Ça et là, à travers les jardins, on voit de fort belles statues de bronze montées sur des socles de pierre et généralement réunies en groupes serrés.

Ce sont particulièrement des dieux funéraires chargés de protéger les âmes dans l’autre monde et de veiller à la grande affaire de la transmigration. On y remarque surtout Amida, Quanon, Seïssi et Jiso.

Amida personnifie le pouvoir d’expliquer les lois divines, c’est l’éloquence basée sur le raisonnement : il prêche et dirige. On le représente ordinairement une main levée, l’autre tournée vers la terre, et toutes deux ayant le pouce et l’index réunis. Il est souverain de la région funéraire, placée à l’Ouest ; son nom rappelle l’Aminti des Égyptiens, les champs Élysées des Grecs.
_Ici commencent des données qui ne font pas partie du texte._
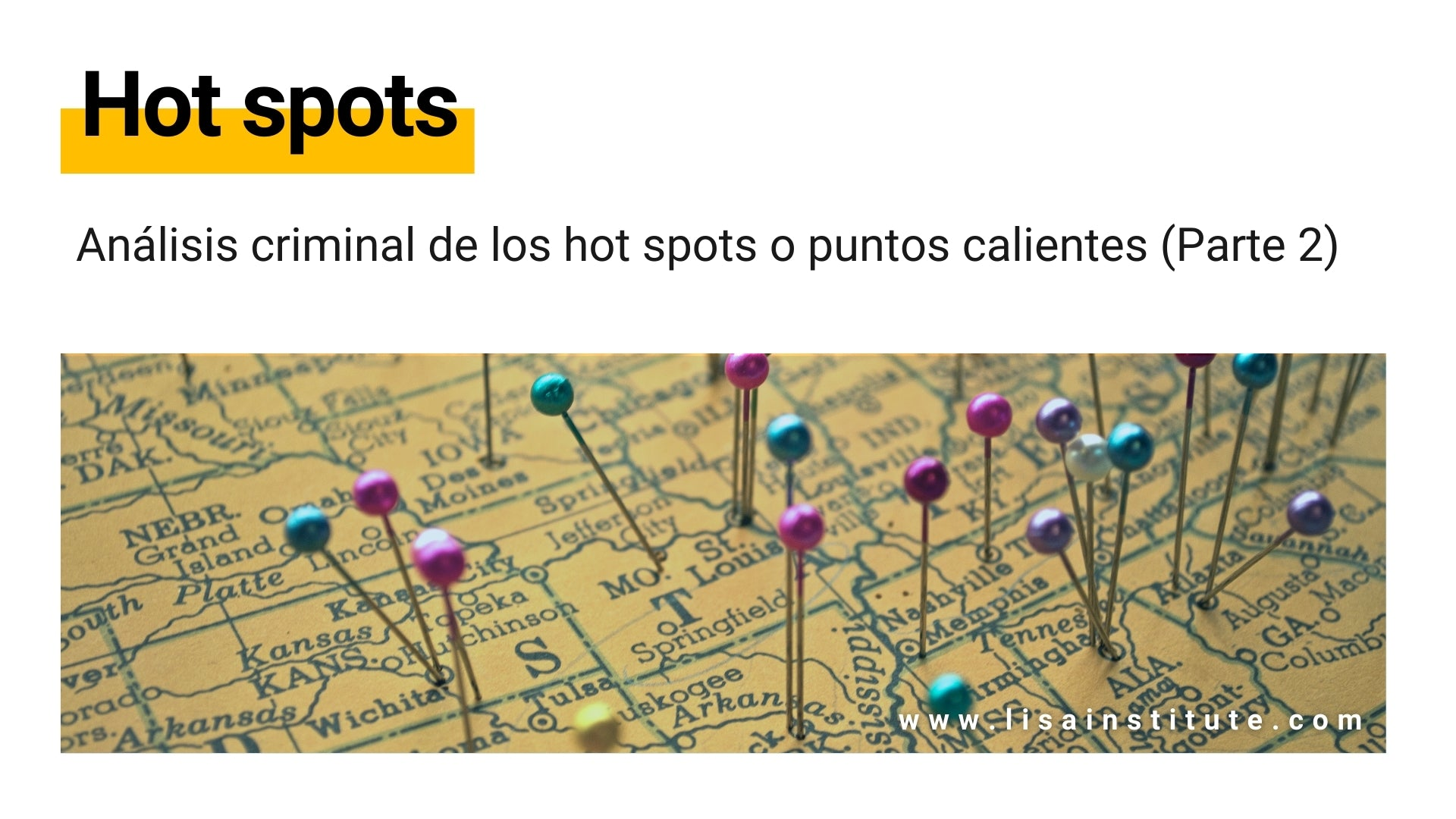 Análisis criminal de los hot spots o puntos calientes (Parte 2) - LISA Institute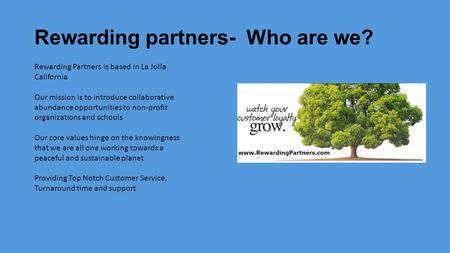 Rewarding partners- Who are we? Rewarding Partners is based in La Jolla California Our mission is to introduce collaborative abundance opportunities to.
Quelquefois, il tient la main gauche (les éléments, l’univers) réunie par le bout des doigts à la main droite (sa propre nature, son âme), ce qui symbolise l’identification des êtres avec Amida : c’est presque l’âme universelle.

Quanon se rapproche davantage de l’humanité. Il a pris trente-trois fois des formes humaines, et toujours ses incarnations ont eu pour but de sauver les hommes. Le peuple le considère comme une déesse, car souvent ce dieu tient sur ses genoux un petit enfant. Voilé comme la déesse d’Éphèse, il protège les bateliers comme Isis et multiplie ses bras comme Ishwara. Bienveillant pour les amoureux, secourable pour les défunts, préoccupé d’exaucer les moindres prières, surtout les prières des femmes, il vaut tout un Olympe ; Hérodote l’eût pris pour Vénus, Pausanias l’aurait appelé Mercure et les premiers missionnaires chrétiens l’ont nommé Marie.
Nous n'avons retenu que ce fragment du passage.